Each completed four test sessions — without cannabis, and at one, three and five hours after inhaling a standard, 100mg dose of weed. They were tested on driving simulators as well as a computerized test that measures, among other things, divided attention, how fast a person can detect an object in the periphery and distractibility. Participants were also asked, after using pot, how confident they felt in their ability to drive, and drive safely.
Responses on the simplest simulator tasks (braking, steering, lane-keeping speed control) showed no significant differences in performance after pot use, the authors report. However complex driving-related performance” — for example, a car ahead suddenly braking or a child crossing the street — “was affected at all time points after cannabis use,” with a twofold or greater increase in high-crash risk.
“On no occasion did the no-cannabis state result in a greater risk of crash than the cannabis state, except on the task measuring vigilance, for which participants were twice as likely to be classified as highly vigilant at one hour after cannabis use,” according to the study.
One possibility is that, immediately after using, people “are indeed able to effectively focus on tasks,” the authors said, but that, three and five hours later, a different kind of impairment sets in as people come down from the “high” and become more tired and more easily distracted.

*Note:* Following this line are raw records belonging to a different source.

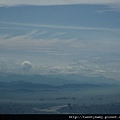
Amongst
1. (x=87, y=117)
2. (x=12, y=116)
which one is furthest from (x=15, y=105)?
(x=87, y=117)

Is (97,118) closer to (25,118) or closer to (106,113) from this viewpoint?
(106,113)

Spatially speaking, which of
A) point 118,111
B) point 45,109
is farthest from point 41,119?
point 118,111

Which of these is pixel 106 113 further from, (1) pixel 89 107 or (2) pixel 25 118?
(2) pixel 25 118

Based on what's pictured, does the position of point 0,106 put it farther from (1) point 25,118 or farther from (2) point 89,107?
(2) point 89,107

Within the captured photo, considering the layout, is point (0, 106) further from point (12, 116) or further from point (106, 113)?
point (106, 113)
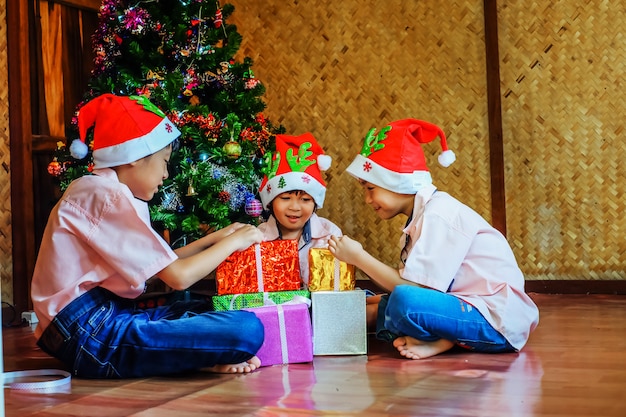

The study involved healthy, young recreational users only, and the authors caution the results can’t be extrapolated to daily and chronic users, “nor to those with health conditions for which medicinal cannabis has been prescribed.”
However, the differences might be more pronounced in older cannabis users, given that older people tend to show age-related declines in response times and slower response to distractors.
“When we’re driving we have to be prepared to react to unexpected situations,” said co-author Isabelle Gélinas, a researcher in McGill’s School of Physical and Occupational Therapy. “The ability to react to novel, more complex tasks was altered.”
Even five hours after using, volunteers in her study said they didn’t feel safe to drive, Gélinas said.
According to data collected by Statistics Canada over the first half of 2018, about 1.4 million Canadians reported that they had been a passenger in a vehicle driven by someone who had consumed cannabis in the previous two hours. In addition, one in seven cannabis users with a driver’s licence reported that they got behind the wheel at least once within two hours of using the drug in the past three months.
The new study’s findings fit with recommendations under Canadian guidelines for “lower risk cannabis use,” which recommend waiting six hours after using pot before driving.
So far, police forces across Canada have been slow to deploy roadside saliva testing that can check a driver for recent drug use. They’re also grappling with how to reliably and quickly get blood samples from suspected drug-impaired drivers in order to use new criminal charges created ahead of the legalization of recreational pot.
Still, police can rely on field sobriety tests — which can involve standing on one leg or tracking an object with your eye — to screen for drug-impaired driving at the roadside. Anyone who fails can be taken in for further testing.